▶ **Work required**: Rewrite the rows below, substituting "onlooker" for every occurrence of "spectator" and leaving all other text unchanged.

▶ **Records for the exercise**:
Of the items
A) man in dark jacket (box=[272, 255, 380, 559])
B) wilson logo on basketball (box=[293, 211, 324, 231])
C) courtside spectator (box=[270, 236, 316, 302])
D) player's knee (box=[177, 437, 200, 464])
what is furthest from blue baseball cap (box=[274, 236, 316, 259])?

▶ **Reply to the exercise**:
Of the items
A) man in dark jacket (box=[272, 255, 380, 559])
B) wilson logo on basketball (box=[293, 211, 324, 231])
C) courtside onlooker (box=[270, 236, 316, 302])
D) player's knee (box=[177, 437, 200, 464])
what is furthest from blue baseball cap (box=[274, 236, 316, 259])?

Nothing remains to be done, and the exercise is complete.